Violência doméstica vira motivo para refúgio na UE

Mulheres submetidas à "violência física ou psicológica" em seu país de origem podem pedir proteção internacional, segundo decisão do Tribunal de Justiça da União Europeia.

Por Deutsche Welle

A partir de agora, mulheres ameaçadas de violência física ou psicológicaem suas nações de origem podem receber status de refugiadas na União Europeia. Isso inclui violência sexual e doméstica, determinou o Tribunal de Justiça da União Europeia, nesta terça-feira (16/01).

O caso inicial, que levou à decisão, foi o de uma cidadã turca de origem curda. A mulher muçulmana divorciada declarou que foi forçada pela família a se casar e era ameaçada e espancada pelo marido.

Se ela retornasse à Turquia, tinha medo de ser assassinada, por isso, solicitou proteção internacional na Bulgária. O caso - que envolve a ameaça do chamado "crime de honra" e a iminência do feminicídio - foi levado à Corte Europeia.

Mulheres como parte de um grupo social

De acordo com o Tribunal Europeu, a condição de refugiado se aplica quando alguém é perseguido por causa de sua raça, religião, nacionalidade, opinião política ou por pertencer a um determinado grupo social e, por isso, precisou deixar seu país.

As mulheres podem ser consideradas como um grupo social, esclarece a Corte. Se elas forem "expostas à qualquer tipo de violência, física ou psicológica, em seu país de origem em razão do seu gênero" devem ser acolhidas como refugiadas.

Se as mulheres em questão não preencherem as "características de refugiado", ainda poderão receber proteção subsidiária, de acordo com o tribunal. Isso se aplica quando elas estiverem em risco de se tornarem vítimas de violência ou até mesmo de serem mortas.

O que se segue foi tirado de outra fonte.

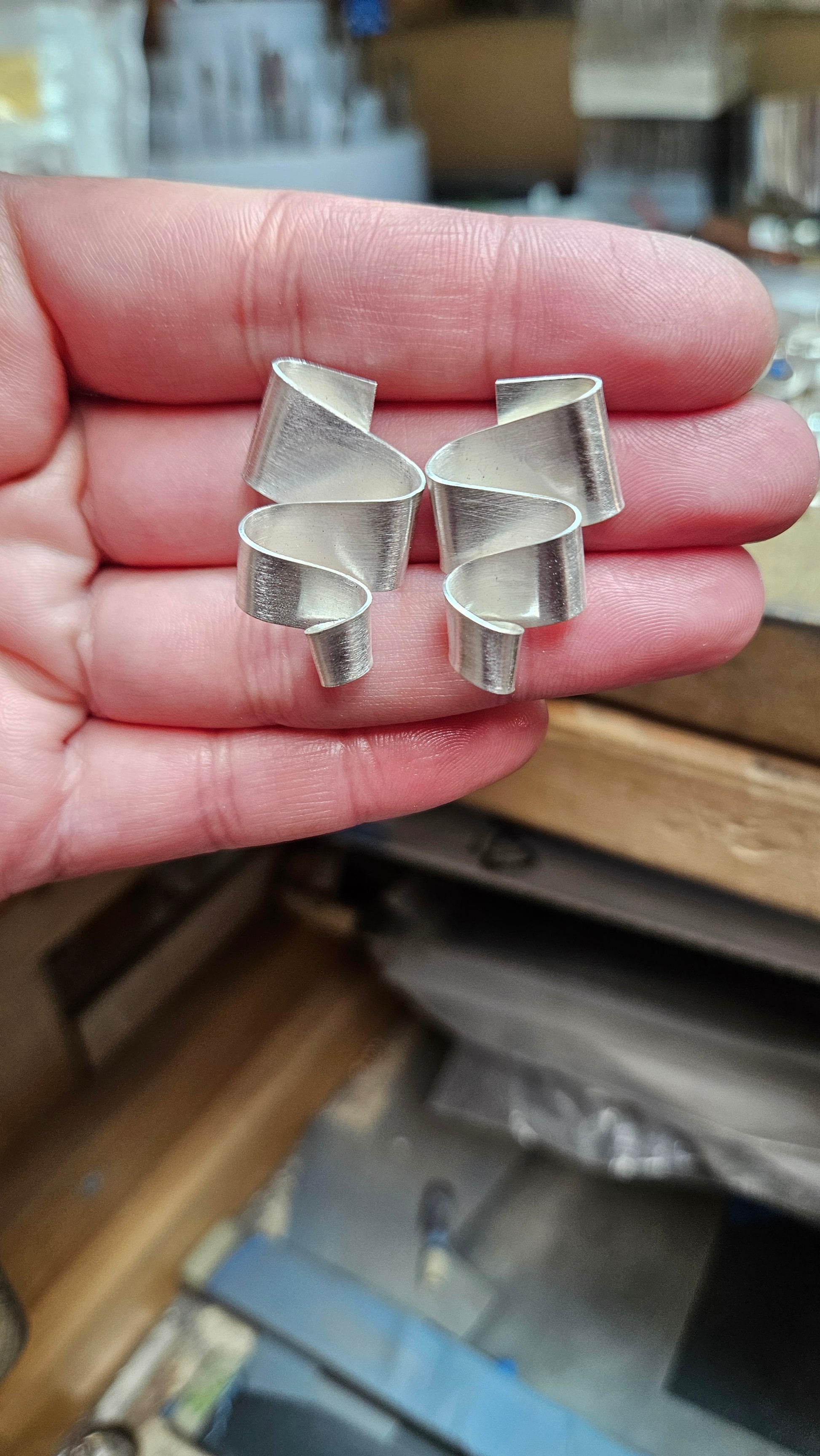 Sterling silver meandering ribbon stud earrings displayed in hand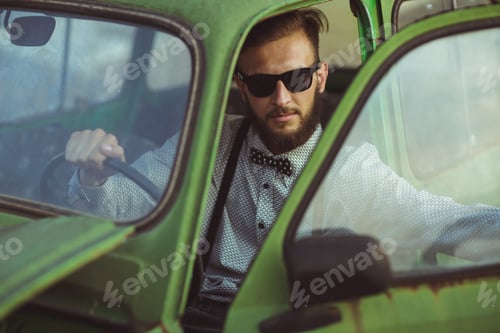 Preview: Young stylish handsome man, wearing shirt and sunglasses, drivin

A Corte destaca que as ameaças de familiares ou da comunidade "devido a uma suposta violação de normas culturais, religiosas ou tradicionais" podem justificar o direito à proteção subsidiária.

Políticos e ONGs apoiam a decisão

"Essa é uma decisão muito importante para a proteção das mulheres contra a violência doméstica e sexual", disse Terry Reintke, europarlamentar do Partido Verde. Reintke deixa claro que a UE também deve proteger as mulheres sem passaporte europeu contra a violência doméstica em seus países de origem.

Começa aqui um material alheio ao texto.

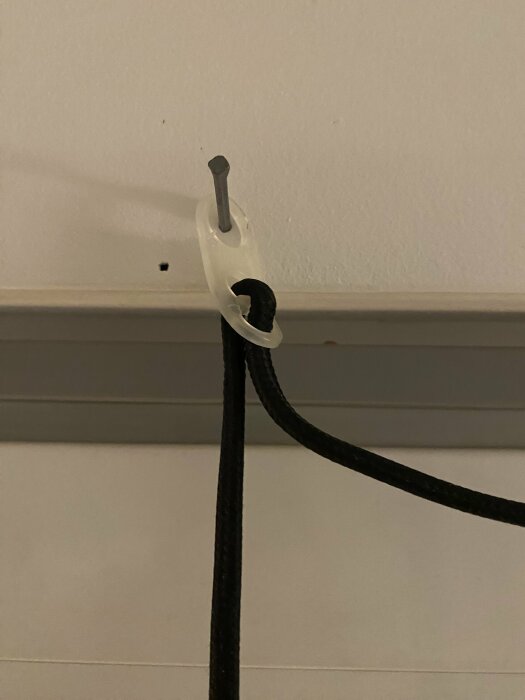 Vit kabelklämma håller en svart kabel mot en vit vägg över en golvlist.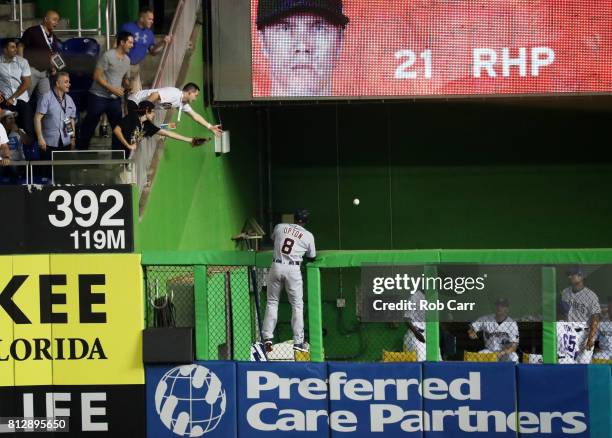 Justin Upton of the Detroit Tigers and the American League is unable to catch a solo home run ball hit by Yadier Molina of the St. Louis Cardinals...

Robert Biedron, eurodeputado r presidente do Comitê dos Direitos da Mulher da UE, reconhece a decisão como um "passo importante para a promoção de uma abordagem inclusiva e compassiva da política de asilo por parte do Tribunal".

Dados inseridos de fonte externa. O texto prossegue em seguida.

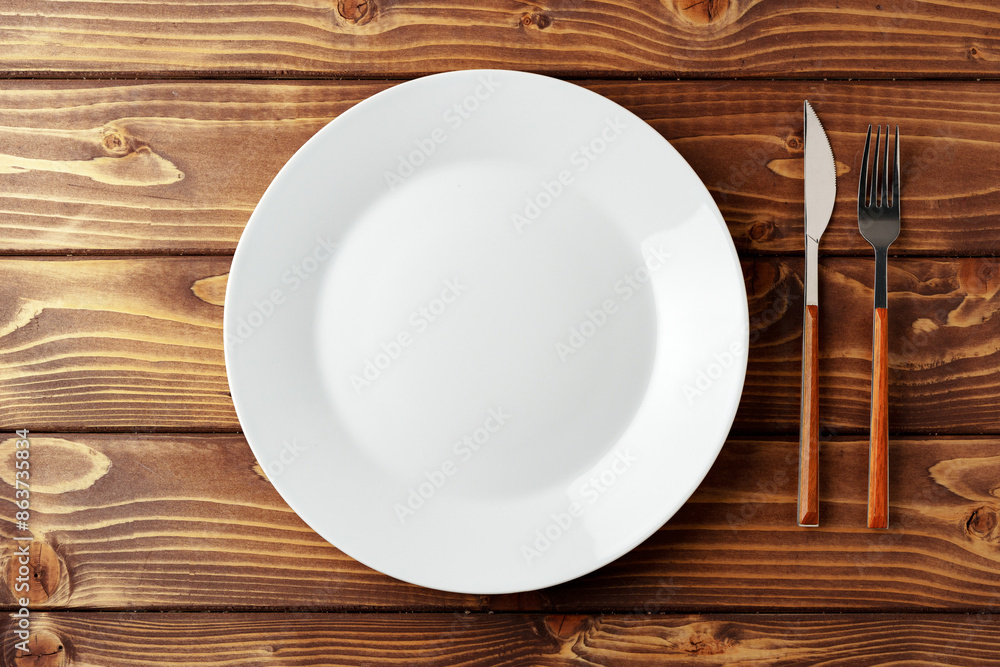 White ceramic tableware on wooden background top view White ceramic tableware on wooden background top view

Karl Kopp, porta-voz europeu da organização Pro Asyl, acredita que a proteção legal das mulheres foi fortalecida. Stephanie Walter, da ONG Terre des Femmes, considera a decisão bem-vinda, pois aumenta as chances de ajuda para as mulheres que sofrem de violência doméstica.

Impacto da sentença

Entretanto, na prática, a decisão envolve estrutura e política de cada país da UE. Stephanie Walter, por exemplo, é cética quanto à possibilidade da decisão mudar alguma coisa na Alemanha. Isso porque, em muitos casos, os tribunais alemães decidem de acordo com os padrões já estabelecidos.

Para Walter, o "ponto de atrito" está em outro lugar. Para que as mulheres possam apresentar motivos para pedir asilo, é necessária uma determinada estrutura, como acomodação segura e acesso a centros de aconselhamento especializados.

Muitas vezes, as mulheres também não sabem que a mutilação genital, o casamento forçado ou a violência doméstica são motivos de fuga e que elas precisam relatar esses casos às autoridades em um primeiro depoimento.

O especialista em migração Kopp concorda que o impacto também depende da implementação nos estados nacionais. Entretanto, ele acredita que o resultado será positivo.

Se a sentença for implementada adequadamente, as mulheres receberão mais proteção e "as conquistas da Convenção de Istambul serão plenamente aplicadas no pedido de asilo".

Importância da Convenção de Istambul

A Convenção de Istambul compromete seus signatários a tomar uma série de medidas para proteger as mulheres da violência doméstica. A UE aderiu oficialmente ao acordo em 1º de junho de 2023.

Embora tenha sido assinada por todos os estados-membros da UE, ainda não foi validada por Bulgária, República Tcheca, Hungria, Lituânia e Eslováquia. Em sua sentença, o TJE se referiu explicitamente ao acordo.

De acordo com a eurodeputada Terry Reintke, a sentença só foi possível graças à adesão da UE à Convenção de Istambul. Ela pediu aos outros países que ratificassem a Convenção.

O europarlamentar polonês Robert Biedron destaca que a adesão da União Europeia à Convenção de Istambul também é um "símbolo da vontade da UE de eliminar a violência contra a mulher". E, no momento, é o que todas e todos esperam.